A great conversationalist, he’d learn that most people Tweet and Text nowadays, choosing technological communication for the real thing. Before long he’d hear about state legislators with an eye toward abolishing environmental laws, business regulations and permit people to carry weapons, in some cases in libraries. Forget cell phones; where are the smelly bars, featuring aging sausages in dusty glass containers, upswept floors, dime beer, and no closing time? Finally, he once predicted little towns across the Southwest might someday be swallowed up by global chain stores, throwing local workers to the wolves—which may be coming back by the way, so there is some good news.

Above all, he’d learned that the U.S. now has a black president; a historic event. But instead of being celebrated, it has emptied the cellars and attics of those which go bump in the night, intent on returning America to the days before the Civil War, even before the Revolution indeed when Christians slaughtered one another and mouthy women were hung.

Someday comes someday and this is a good time to celebrate Cactus Ed Abbey, after all he’s been gone for 25 years, sleeping silently amidst the rocks not far from the far back of beyond. “Ed was a warhorse, a wild horse, and one of a kind,” essayist Ed Hoagland told this scrivener. And while most books come and go like the seasons, like love affairs, like the wind, Joe Neri of Well Red Coyote says,  “Abbey’s works still sell well, especially Desert Solitaire, year after year along with The Monkey Wrench Gang.”  Still alive with us is Abbey’s cry, “We can have wilderness without human life at all; but we cannot have freedom with wilderness.”

Born in the Appalachian Mountains, red-neck hillbilly, Abbey transformed himself during 40 odd years in the Southwest into park ranger, teacher, husband, father, scholar, desert prophet, world-renown author and trouble-maker for those eager to develop the land. Historians regard him as an iconoclast in the tradition of Mark Twain and Ambrose Bierce, a coyote trickster.

Not all among us were fans of his writings, but that did not faze him. Said he one day long ago, “When not ignored, my books are greeted with what I must recognize as a coolness verging on outright frigidity, particularly by the buzz saws of chickenshit liberalism. A near unanimous indifference sprinkled with peppery pockets of abuse—such has been the overall critical reception of thirty years in part-time literary travail.”

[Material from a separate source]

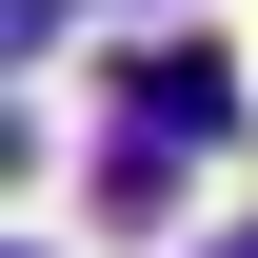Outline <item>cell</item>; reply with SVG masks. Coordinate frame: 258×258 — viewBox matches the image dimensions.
Segmentation results:
<instances>
[{"mask_svg": "<svg viewBox=\"0 0 258 258\" xmlns=\"http://www.w3.org/2000/svg\"><path fill=\"white\" fill-rule=\"evenodd\" d=\"M199 258H258V219H238V238H199Z\"/></svg>", "mask_w": 258, "mask_h": 258, "instance_id": "obj_2", "label": "cell"}, {"mask_svg": "<svg viewBox=\"0 0 258 258\" xmlns=\"http://www.w3.org/2000/svg\"><path fill=\"white\" fill-rule=\"evenodd\" d=\"M119 99H139V139H238V60L219 40H139Z\"/></svg>", "mask_w": 258, "mask_h": 258, "instance_id": "obj_1", "label": "cell"}]
</instances>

Eastern critics never liked his writing much. Either they did not understand him and his works, or, more likely, they were angry that much of his writing punched holes in their dream – that the Southwest was still a mythic, virgin wonderland, unmarred by Man, to which they could escape when the eastern states start to sink into a quagmire of pollution, rising waters—and boredom.

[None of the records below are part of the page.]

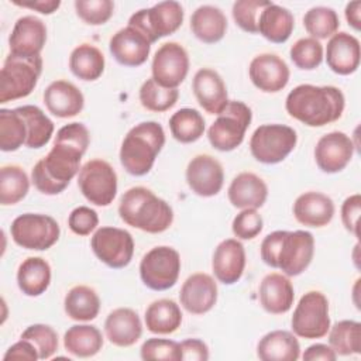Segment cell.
Listing matches in <instances>:
<instances>
[{
  "mask_svg": "<svg viewBox=\"0 0 361 361\" xmlns=\"http://www.w3.org/2000/svg\"><path fill=\"white\" fill-rule=\"evenodd\" d=\"M90 142L85 124L69 123L55 135L49 152L41 158L31 171L34 186L44 195H59L80 171V159Z\"/></svg>",
  "mask_w": 361,
  "mask_h": 361,
  "instance_id": "cell-1",
  "label": "cell"
},
{
  "mask_svg": "<svg viewBox=\"0 0 361 361\" xmlns=\"http://www.w3.org/2000/svg\"><path fill=\"white\" fill-rule=\"evenodd\" d=\"M344 107L345 97L336 86L303 83L293 87L285 100L288 114L307 127H323L337 121Z\"/></svg>",
  "mask_w": 361,
  "mask_h": 361,
  "instance_id": "cell-2",
  "label": "cell"
},
{
  "mask_svg": "<svg viewBox=\"0 0 361 361\" xmlns=\"http://www.w3.org/2000/svg\"><path fill=\"white\" fill-rule=\"evenodd\" d=\"M261 259L286 276H298L307 269L314 255V237L306 230H276L265 235L259 247Z\"/></svg>",
  "mask_w": 361,
  "mask_h": 361,
  "instance_id": "cell-3",
  "label": "cell"
},
{
  "mask_svg": "<svg viewBox=\"0 0 361 361\" xmlns=\"http://www.w3.org/2000/svg\"><path fill=\"white\" fill-rule=\"evenodd\" d=\"M118 214L127 226L149 234L166 231L173 221L169 203L145 186H133L123 193Z\"/></svg>",
  "mask_w": 361,
  "mask_h": 361,
  "instance_id": "cell-4",
  "label": "cell"
},
{
  "mask_svg": "<svg viewBox=\"0 0 361 361\" xmlns=\"http://www.w3.org/2000/svg\"><path fill=\"white\" fill-rule=\"evenodd\" d=\"M165 145V131L157 121H141L131 127L120 147V164L133 176L147 175Z\"/></svg>",
  "mask_w": 361,
  "mask_h": 361,
  "instance_id": "cell-5",
  "label": "cell"
},
{
  "mask_svg": "<svg viewBox=\"0 0 361 361\" xmlns=\"http://www.w3.org/2000/svg\"><path fill=\"white\" fill-rule=\"evenodd\" d=\"M42 73V58L8 54L0 71V103L31 94Z\"/></svg>",
  "mask_w": 361,
  "mask_h": 361,
  "instance_id": "cell-6",
  "label": "cell"
},
{
  "mask_svg": "<svg viewBox=\"0 0 361 361\" xmlns=\"http://www.w3.org/2000/svg\"><path fill=\"white\" fill-rule=\"evenodd\" d=\"M252 120L251 109L240 100H228L224 110L207 130L210 145L221 152L235 149L244 141L247 128Z\"/></svg>",
  "mask_w": 361,
  "mask_h": 361,
  "instance_id": "cell-7",
  "label": "cell"
},
{
  "mask_svg": "<svg viewBox=\"0 0 361 361\" xmlns=\"http://www.w3.org/2000/svg\"><path fill=\"white\" fill-rule=\"evenodd\" d=\"M296 131L285 124H262L250 138V151L255 161L267 165L282 162L296 147Z\"/></svg>",
  "mask_w": 361,
  "mask_h": 361,
  "instance_id": "cell-8",
  "label": "cell"
},
{
  "mask_svg": "<svg viewBox=\"0 0 361 361\" xmlns=\"http://www.w3.org/2000/svg\"><path fill=\"white\" fill-rule=\"evenodd\" d=\"M10 234L13 241L25 250L45 251L59 240L61 227L48 214L24 213L13 220Z\"/></svg>",
  "mask_w": 361,
  "mask_h": 361,
  "instance_id": "cell-9",
  "label": "cell"
},
{
  "mask_svg": "<svg viewBox=\"0 0 361 361\" xmlns=\"http://www.w3.org/2000/svg\"><path fill=\"white\" fill-rule=\"evenodd\" d=\"M185 17L180 3L168 0L154 4L149 8H141L128 18V25L140 30L151 44L159 38L178 31Z\"/></svg>",
  "mask_w": 361,
  "mask_h": 361,
  "instance_id": "cell-10",
  "label": "cell"
},
{
  "mask_svg": "<svg viewBox=\"0 0 361 361\" xmlns=\"http://www.w3.org/2000/svg\"><path fill=\"white\" fill-rule=\"evenodd\" d=\"M290 327L293 334L302 338L324 337L330 329L327 298L320 290L306 292L293 310Z\"/></svg>",
  "mask_w": 361,
  "mask_h": 361,
  "instance_id": "cell-11",
  "label": "cell"
},
{
  "mask_svg": "<svg viewBox=\"0 0 361 361\" xmlns=\"http://www.w3.org/2000/svg\"><path fill=\"white\" fill-rule=\"evenodd\" d=\"M180 265V255L175 248L158 245L141 258L140 278L152 290H166L178 282Z\"/></svg>",
  "mask_w": 361,
  "mask_h": 361,
  "instance_id": "cell-12",
  "label": "cell"
},
{
  "mask_svg": "<svg viewBox=\"0 0 361 361\" xmlns=\"http://www.w3.org/2000/svg\"><path fill=\"white\" fill-rule=\"evenodd\" d=\"M78 186L87 202L104 207L117 195V173L107 161L90 159L78 173Z\"/></svg>",
  "mask_w": 361,
  "mask_h": 361,
  "instance_id": "cell-13",
  "label": "cell"
},
{
  "mask_svg": "<svg viewBox=\"0 0 361 361\" xmlns=\"http://www.w3.org/2000/svg\"><path fill=\"white\" fill-rule=\"evenodd\" d=\"M90 247L93 254L113 269L127 267L134 255L133 235L118 227L103 226L97 228L90 238Z\"/></svg>",
  "mask_w": 361,
  "mask_h": 361,
  "instance_id": "cell-14",
  "label": "cell"
},
{
  "mask_svg": "<svg viewBox=\"0 0 361 361\" xmlns=\"http://www.w3.org/2000/svg\"><path fill=\"white\" fill-rule=\"evenodd\" d=\"M151 72V78L158 85L169 89H178L189 72L188 51L175 41L162 44L152 58Z\"/></svg>",
  "mask_w": 361,
  "mask_h": 361,
  "instance_id": "cell-15",
  "label": "cell"
},
{
  "mask_svg": "<svg viewBox=\"0 0 361 361\" xmlns=\"http://www.w3.org/2000/svg\"><path fill=\"white\" fill-rule=\"evenodd\" d=\"M186 183L190 190L202 197L216 196L224 183L223 165L209 154L193 157L185 172Z\"/></svg>",
  "mask_w": 361,
  "mask_h": 361,
  "instance_id": "cell-16",
  "label": "cell"
},
{
  "mask_svg": "<svg viewBox=\"0 0 361 361\" xmlns=\"http://www.w3.org/2000/svg\"><path fill=\"white\" fill-rule=\"evenodd\" d=\"M355 145L345 133L331 131L319 138L314 147V161L324 173L341 172L353 159Z\"/></svg>",
  "mask_w": 361,
  "mask_h": 361,
  "instance_id": "cell-17",
  "label": "cell"
},
{
  "mask_svg": "<svg viewBox=\"0 0 361 361\" xmlns=\"http://www.w3.org/2000/svg\"><path fill=\"white\" fill-rule=\"evenodd\" d=\"M248 75L252 85L261 92L276 93L288 85L290 71L281 56L264 52L252 58L248 66Z\"/></svg>",
  "mask_w": 361,
  "mask_h": 361,
  "instance_id": "cell-18",
  "label": "cell"
},
{
  "mask_svg": "<svg viewBox=\"0 0 361 361\" xmlns=\"http://www.w3.org/2000/svg\"><path fill=\"white\" fill-rule=\"evenodd\" d=\"M151 42L137 28L127 24L118 30L109 41V49L113 58L123 66L137 68L142 65L151 51Z\"/></svg>",
  "mask_w": 361,
  "mask_h": 361,
  "instance_id": "cell-19",
  "label": "cell"
},
{
  "mask_svg": "<svg viewBox=\"0 0 361 361\" xmlns=\"http://www.w3.org/2000/svg\"><path fill=\"white\" fill-rule=\"evenodd\" d=\"M217 283L214 278L204 272H196L183 282L179 300L183 309L192 314L210 312L217 302Z\"/></svg>",
  "mask_w": 361,
  "mask_h": 361,
  "instance_id": "cell-20",
  "label": "cell"
},
{
  "mask_svg": "<svg viewBox=\"0 0 361 361\" xmlns=\"http://www.w3.org/2000/svg\"><path fill=\"white\" fill-rule=\"evenodd\" d=\"M47 42V25L35 16L20 17L8 37L10 54L38 56Z\"/></svg>",
  "mask_w": 361,
  "mask_h": 361,
  "instance_id": "cell-21",
  "label": "cell"
},
{
  "mask_svg": "<svg viewBox=\"0 0 361 361\" xmlns=\"http://www.w3.org/2000/svg\"><path fill=\"white\" fill-rule=\"evenodd\" d=\"M192 90L199 106L209 114H220L228 103L226 83L212 68H202L195 73Z\"/></svg>",
  "mask_w": 361,
  "mask_h": 361,
  "instance_id": "cell-22",
  "label": "cell"
},
{
  "mask_svg": "<svg viewBox=\"0 0 361 361\" xmlns=\"http://www.w3.org/2000/svg\"><path fill=\"white\" fill-rule=\"evenodd\" d=\"M212 269L216 279L224 285L241 279L245 269V250L238 238H226L216 247Z\"/></svg>",
  "mask_w": 361,
  "mask_h": 361,
  "instance_id": "cell-23",
  "label": "cell"
},
{
  "mask_svg": "<svg viewBox=\"0 0 361 361\" xmlns=\"http://www.w3.org/2000/svg\"><path fill=\"white\" fill-rule=\"evenodd\" d=\"M361 49L360 41L354 35L340 31L330 37L326 47L327 66L337 75L347 76L360 66Z\"/></svg>",
  "mask_w": 361,
  "mask_h": 361,
  "instance_id": "cell-24",
  "label": "cell"
},
{
  "mask_svg": "<svg viewBox=\"0 0 361 361\" xmlns=\"http://www.w3.org/2000/svg\"><path fill=\"white\" fill-rule=\"evenodd\" d=\"M42 97L48 111L59 118L75 117L85 106V97L79 87L63 79L51 82Z\"/></svg>",
  "mask_w": 361,
  "mask_h": 361,
  "instance_id": "cell-25",
  "label": "cell"
},
{
  "mask_svg": "<svg viewBox=\"0 0 361 361\" xmlns=\"http://www.w3.org/2000/svg\"><path fill=\"white\" fill-rule=\"evenodd\" d=\"M259 303L271 314H283L290 310L295 289L290 279L279 272L267 274L258 286Z\"/></svg>",
  "mask_w": 361,
  "mask_h": 361,
  "instance_id": "cell-26",
  "label": "cell"
},
{
  "mask_svg": "<svg viewBox=\"0 0 361 361\" xmlns=\"http://www.w3.org/2000/svg\"><path fill=\"white\" fill-rule=\"evenodd\" d=\"M336 207L330 196L322 192H305L293 203V216L306 227H324L334 216Z\"/></svg>",
  "mask_w": 361,
  "mask_h": 361,
  "instance_id": "cell-27",
  "label": "cell"
},
{
  "mask_svg": "<svg viewBox=\"0 0 361 361\" xmlns=\"http://www.w3.org/2000/svg\"><path fill=\"white\" fill-rule=\"evenodd\" d=\"M104 334L117 347L134 345L142 334V323L138 313L130 307L111 310L104 320Z\"/></svg>",
  "mask_w": 361,
  "mask_h": 361,
  "instance_id": "cell-28",
  "label": "cell"
},
{
  "mask_svg": "<svg viewBox=\"0 0 361 361\" xmlns=\"http://www.w3.org/2000/svg\"><path fill=\"white\" fill-rule=\"evenodd\" d=\"M227 196L237 209H259L268 197V186L252 172H241L231 180Z\"/></svg>",
  "mask_w": 361,
  "mask_h": 361,
  "instance_id": "cell-29",
  "label": "cell"
},
{
  "mask_svg": "<svg viewBox=\"0 0 361 361\" xmlns=\"http://www.w3.org/2000/svg\"><path fill=\"white\" fill-rule=\"evenodd\" d=\"M257 357L262 361H296L300 357V344L293 333L274 330L258 341Z\"/></svg>",
  "mask_w": 361,
  "mask_h": 361,
  "instance_id": "cell-30",
  "label": "cell"
},
{
  "mask_svg": "<svg viewBox=\"0 0 361 361\" xmlns=\"http://www.w3.org/2000/svg\"><path fill=\"white\" fill-rule=\"evenodd\" d=\"M193 35L204 44H216L227 31V18L221 8L210 4L197 7L190 17Z\"/></svg>",
  "mask_w": 361,
  "mask_h": 361,
  "instance_id": "cell-31",
  "label": "cell"
},
{
  "mask_svg": "<svg viewBox=\"0 0 361 361\" xmlns=\"http://www.w3.org/2000/svg\"><path fill=\"white\" fill-rule=\"evenodd\" d=\"M295 28L293 14L275 3H269L259 14L258 34L274 44H283Z\"/></svg>",
  "mask_w": 361,
  "mask_h": 361,
  "instance_id": "cell-32",
  "label": "cell"
},
{
  "mask_svg": "<svg viewBox=\"0 0 361 361\" xmlns=\"http://www.w3.org/2000/svg\"><path fill=\"white\" fill-rule=\"evenodd\" d=\"M51 283V265L41 257L25 258L17 269L20 290L31 298L42 295Z\"/></svg>",
  "mask_w": 361,
  "mask_h": 361,
  "instance_id": "cell-33",
  "label": "cell"
},
{
  "mask_svg": "<svg viewBox=\"0 0 361 361\" xmlns=\"http://www.w3.org/2000/svg\"><path fill=\"white\" fill-rule=\"evenodd\" d=\"M145 326L154 334H172L182 323L179 305L172 299H158L145 309Z\"/></svg>",
  "mask_w": 361,
  "mask_h": 361,
  "instance_id": "cell-34",
  "label": "cell"
},
{
  "mask_svg": "<svg viewBox=\"0 0 361 361\" xmlns=\"http://www.w3.org/2000/svg\"><path fill=\"white\" fill-rule=\"evenodd\" d=\"M63 309L72 320L90 322L96 319L100 312V298L93 288L76 285L65 295Z\"/></svg>",
  "mask_w": 361,
  "mask_h": 361,
  "instance_id": "cell-35",
  "label": "cell"
},
{
  "mask_svg": "<svg viewBox=\"0 0 361 361\" xmlns=\"http://www.w3.org/2000/svg\"><path fill=\"white\" fill-rule=\"evenodd\" d=\"M63 347L75 357H93L103 347L102 331L92 324H75L65 331Z\"/></svg>",
  "mask_w": 361,
  "mask_h": 361,
  "instance_id": "cell-36",
  "label": "cell"
},
{
  "mask_svg": "<svg viewBox=\"0 0 361 361\" xmlns=\"http://www.w3.org/2000/svg\"><path fill=\"white\" fill-rule=\"evenodd\" d=\"M104 55L92 44H80L71 52L69 69L80 80H97L104 72Z\"/></svg>",
  "mask_w": 361,
  "mask_h": 361,
  "instance_id": "cell-37",
  "label": "cell"
},
{
  "mask_svg": "<svg viewBox=\"0 0 361 361\" xmlns=\"http://www.w3.org/2000/svg\"><path fill=\"white\" fill-rule=\"evenodd\" d=\"M16 109L23 116L27 126L25 147L34 149L45 147L55 130L52 120L38 106L25 104Z\"/></svg>",
  "mask_w": 361,
  "mask_h": 361,
  "instance_id": "cell-38",
  "label": "cell"
},
{
  "mask_svg": "<svg viewBox=\"0 0 361 361\" xmlns=\"http://www.w3.org/2000/svg\"><path fill=\"white\" fill-rule=\"evenodd\" d=\"M169 130L172 137L182 142V144H190L197 141L204 130V118L196 109H179L175 111L169 118Z\"/></svg>",
  "mask_w": 361,
  "mask_h": 361,
  "instance_id": "cell-39",
  "label": "cell"
},
{
  "mask_svg": "<svg viewBox=\"0 0 361 361\" xmlns=\"http://www.w3.org/2000/svg\"><path fill=\"white\" fill-rule=\"evenodd\" d=\"M30 190V179L25 171L14 164L0 168V203L11 206L21 202Z\"/></svg>",
  "mask_w": 361,
  "mask_h": 361,
  "instance_id": "cell-40",
  "label": "cell"
},
{
  "mask_svg": "<svg viewBox=\"0 0 361 361\" xmlns=\"http://www.w3.org/2000/svg\"><path fill=\"white\" fill-rule=\"evenodd\" d=\"M329 345L337 355L361 353V323L357 320H340L329 329Z\"/></svg>",
  "mask_w": 361,
  "mask_h": 361,
  "instance_id": "cell-41",
  "label": "cell"
},
{
  "mask_svg": "<svg viewBox=\"0 0 361 361\" xmlns=\"http://www.w3.org/2000/svg\"><path fill=\"white\" fill-rule=\"evenodd\" d=\"M27 126L17 109L0 110V149L4 152L17 151L25 145Z\"/></svg>",
  "mask_w": 361,
  "mask_h": 361,
  "instance_id": "cell-42",
  "label": "cell"
},
{
  "mask_svg": "<svg viewBox=\"0 0 361 361\" xmlns=\"http://www.w3.org/2000/svg\"><path fill=\"white\" fill-rule=\"evenodd\" d=\"M303 27L314 39H327L334 35L340 27V20L334 8L316 6L303 16Z\"/></svg>",
  "mask_w": 361,
  "mask_h": 361,
  "instance_id": "cell-43",
  "label": "cell"
},
{
  "mask_svg": "<svg viewBox=\"0 0 361 361\" xmlns=\"http://www.w3.org/2000/svg\"><path fill=\"white\" fill-rule=\"evenodd\" d=\"M179 97L178 89H169L158 85L152 78L147 79L138 92L140 103L144 109L154 111V113H162L169 109H172Z\"/></svg>",
  "mask_w": 361,
  "mask_h": 361,
  "instance_id": "cell-44",
  "label": "cell"
},
{
  "mask_svg": "<svg viewBox=\"0 0 361 361\" xmlns=\"http://www.w3.org/2000/svg\"><path fill=\"white\" fill-rule=\"evenodd\" d=\"M289 56L296 68L302 71H313L323 62L324 51L320 41L312 37H305L299 38L290 47Z\"/></svg>",
  "mask_w": 361,
  "mask_h": 361,
  "instance_id": "cell-45",
  "label": "cell"
},
{
  "mask_svg": "<svg viewBox=\"0 0 361 361\" xmlns=\"http://www.w3.org/2000/svg\"><path fill=\"white\" fill-rule=\"evenodd\" d=\"M20 338L30 340L38 350L39 360L51 358L58 350V333L54 327L42 323L28 326L20 336Z\"/></svg>",
  "mask_w": 361,
  "mask_h": 361,
  "instance_id": "cell-46",
  "label": "cell"
},
{
  "mask_svg": "<svg viewBox=\"0 0 361 361\" xmlns=\"http://www.w3.org/2000/svg\"><path fill=\"white\" fill-rule=\"evenodd\" d=\"M269 3L268 0H237L231 8L235 24L245 32L258 34L259 14Z\"/></svg>",
  "mask_w": 361,
  "mask_h": 361,
  "instance_id": "cell-47",
  "label": "cell"
},
{
  "mask_svg": "<svg viewBox=\"0 0 361 361\" xmlns=\"http://www.w3.org/2000/svg\"><path fill=\"white\" fill-rule=\"evenodd\" d=\"M73 6L78 17L89 25L106 24L114 13L111 0H76Z\"/></svg>",
  "mask_w": 361,
  "mask_h": 361,
  "instance_id": "cell-48",
  "label": "cell"
},
{
  "mask_svg": "<svg viewBox=\"0 0 361 361\" xmlns=\"http://www.w3.org/2000/svg\"><path fill=\"white\" fill-rule=\"evenodd\" d=\"M140 355L145 361H180L182 360V351L180 344L168 340V338H158L152 337L142 343Z\"/></svg>",
  "mask_w": 361,
  "mask_h": 361,
  "instance_id": "cell-49",
  "label": "cell"
},
{
  "mask_svg": "<svg viewBox=\"0 0 361 361\" xmlns=\"http://www.w3.org/2000/svg\"><path fill=\"white\" fill-rule=\"evenodd\" d=\"M264 227L262 216L257 209H243L234 219L231 224L233 234L238 240H252L255 238Z\"/></svg>",
  "mask_w": 361,
  "mask_h": 361,
  "instance_id": "cell-50",
  "label": "cell"
},
{
  "mask_svg": "<svg viewBox=\"0 0 361 361\" xmlns=\"http://www.w3.org/2000/svg\"><path fill=\"white\" fill-rule=\"evenodd\" d=\"M68 226L76 235H89L99 226V216L89 206H78L71 212Z\"/></svg>",
  "mask_w": 361,
  "mask_h": 361,
  "instance_id": "cell-51",
  "label": "cell"
},
{
  "mask_svg": "<svg viewBox=\"0 0 361 361\" xmlns=\"http://www.w3.org/2000/svg\"><path fill=\"white\" fill-rule=\"evenodd\" d=\"M360 214H361V195L354 193L348 196L341 204V221L344 228L354 237H360Z\"/></svg>",
  "mask_w": 361,
  "mask_h": 361,
  "instance_id": "cell-52",
  "label": "cell"
},
{
  "mask_svg": "<svg viewBox=\"0 0 361 361\" xmlns=\"http://www.w3.org/2000/svg\"><path fill=\"white\" fill-rule=\"evenodd\" d=\"M13 360L37 361L39 360V354L37 347L30 340L20 338L17 343L10 345L3 355V361H13Z\"/></svg>",
  "mask_w": 361,
  "mask_h": 361,
  "instance_id": "cell-53",
  "label": "cell"
},
{
  "mask_svg": "<svg viewBox=\"0 0 361 361\" xmlns=\"http://www.w3.org/2000/svg\"><path fill=\"white\" fill-rule=\"evenodd\" d=\"M182 360L185 361H206L209 360V347L200 338H186L179 343Z\"/></svg>",
  "mask_w": 361,
  "mask_h": 361,
  "instance_id": "cell-54",
  "label": "cell"
},
{
  "mask_svg": "<svg viewBox=\"0 0 361 361\" xmlns=\"http://www.w3.org/2000/svg\"><path fill=\"white\" fill-rule=\"evenodd\" d=\"M302 358L305 361H334L337 358V354L333 351V348L327 344H322V343H316L309 345L305 353L302 354Z\"/></svg>",
  "mask_w": 361,
  "mask_h": 361,
  "instance_id": "cell-55",
  "label": "cell"
},
{
  "mask_svg": "<svg viewBox=\"0 0 361 361\" xmlns=\"http://www.w3.org/2000/svg\"><path fill=\"white\" fill-rule=\"evenodd\" d=\"M13 3L18 7L35 10L41 14H52L61 6L59 0H34V1H13Z\"/></svg>",
  "mask_w": 361,
  "mask_h": 361,
  "instance_id": "cell-56",
  "label": "cell"
},
{
  "mask_svg": "<svg viewBox=\"0 0 361 361\" xmlns=\"http://www.w3.org/2000/svg\"><path fill=\"white\" fill-rule=\"evenodd\" d=\"M345 20L350 27H353L355 31L361 30V1H350L345 6Z\"/></svg>",
  "mask_w": 361,
  "mask_h": 361,
  "instance_id": "cell-57",
  "label": "cell"
}]
</instances>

As this scrivener sees it, from the wheelchairs of his mind, Abbey is to the Southwest what Frost was to New England, Jim Muir to Yosemite, poet Wendell Berry to the land. Wrote Berry, “Ed was a red hot moment in the consciousness of the country. The half-life of his writings will be at least as long as that of uranium.”

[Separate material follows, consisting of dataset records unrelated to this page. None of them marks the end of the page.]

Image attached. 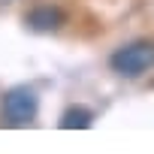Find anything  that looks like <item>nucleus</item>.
Wrapping results in <instances>:
<instances>
[{"instance_id":"obj_3","label":"nucleus","mask_w":154,"mask_h":154,"mask_svg":"<svg viewBox=\"0 0 154 154\" xmlns=\"http://www.w3.org/2000/svg\"><path fill=\"white\" fill-rule=\"evenodd\" d=\"M63 12L57 9V6H33L27 15H24V24L27 27H33V30H57L60 24H63Z\"/></svg>"},{"instance_id":"obj_4","label":"nucleus","mask_w":154,"mask_h":154,"mask_svg":"<svg viewBox=\"0 0 154 154\" xmlns=\"http://www.w3.org/2000/svg\"><path fill=\"white\" fill-rule=\"evenodd\" d=\"M91 124H94V112L88 106H69L60 115V127L63 130H88Z\"/></svg>"},{"instance_id":"obj_2","label":"nucleus","mask_w":154,"mask_h":154,"mask_svg":"<svg viewBox=\"0 0 154 154\" xmlns=\"http://www.w3.org/2000/svg\"><path fill=\"white\" fill-rule=\"evenodd\" d=\"M0 112H3V121L9 127H27V124H33V118L39 112V97L33 88H12L3 94Z\"/></svg>"},{"instance_id":"obj_1","label":"nucleus","mask_w":154,"mask_h":154,"mask_svg":"<svg viewBox=\"0 0 154 154\" xmlns=\"http://www.w3.org/2000/svg\"><path fill=\"white\" fill-rule=\"evenodd\" d=\"M112 72L124 75V79H139L148 69H154V42L151 39H133L109 54Z\"/></svg>"}]
</instances>
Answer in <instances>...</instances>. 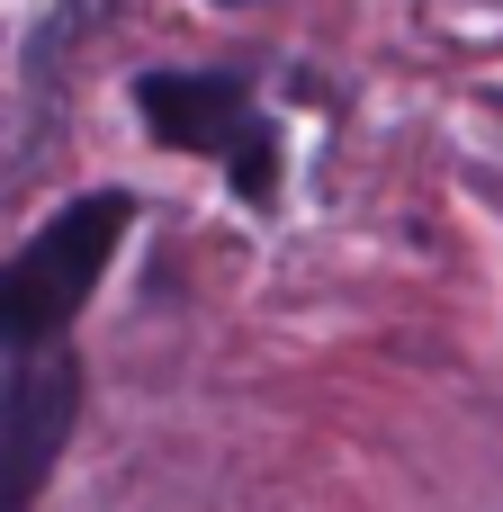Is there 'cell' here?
<instances>
[{"label": "cell", "mask_w": 503, "mask_h": 512, "mask_svg": "<svg viewBox=\"0 0 503 512\" xmlns=\"http://www.w3.org/2000/svg\"><path fill=\"white\" fill-rule=\"evenodd\" d=\"M135 225V198L126 189H90L72 207H54L18 261H0V351H54L72 333V315L90 306V288L108 279L117 243Z\"/></svg>", "instance_id": "1"}, {"label": "cell", "mask_w": 503, "mask_h": 512, "mask_svg": "<svg viewBox=\"0 0 503 512\" xmlns=\"http://www.w3.org/2000/svg\"><path fill=\"white\" fill-rule=\"evenodd\" d=\"M72 423H81V360L72 351H27L0 387V512H36Z\"/></svg>", "instance_id": "2"}, {"label": "cell", "mask_w": 503, "mask_h": 512, "mask_svg": "<svg viewBox=\"0 0 503 512\" xmlns=\"http://www.w3.org/2000/svg\"><path fill=\"white\" fill-rule=\"evenodd\" d=\"M135 108H144V126L171 153H234L261 126L252 81H234V72H144L135 81Z\"/></svg>", "instance_id": "3"}, {"label": "cell", "mask_w": 503, "mask_h": 512, "mask_svg": "<svg viewBox=\"0 0 503 512\" xmlns=\"http://www.w3.org/2000/svg\"><path fill=\"white\" fill-rule=\"evenodd\" d=\"M225 162H234V189H243L252 207H261V198L279 189V135H270V126H252V135H243V144H234Z\"/></svg>", "instance_id": "4"}]
</instances>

Alike so many authors today, writing was a moral task. Writers worth their salt must oppose the powerful and give voice to the weak. To him there was a two-edged sword that was always glinting. By that I mean his characters were often wounded by life but they were also having fun.
In Abbey’s work, The Monkey Wrench Gang, Bonnie says to her lover, friend and river-running buddy George Washington Hayduke “amuse me. I am bored.” “Ok” he said, “what is the difference between the Lone Ranger and God?”  She replied that this was stupid. “Ok,” said he “there really is a Lone Ranger.”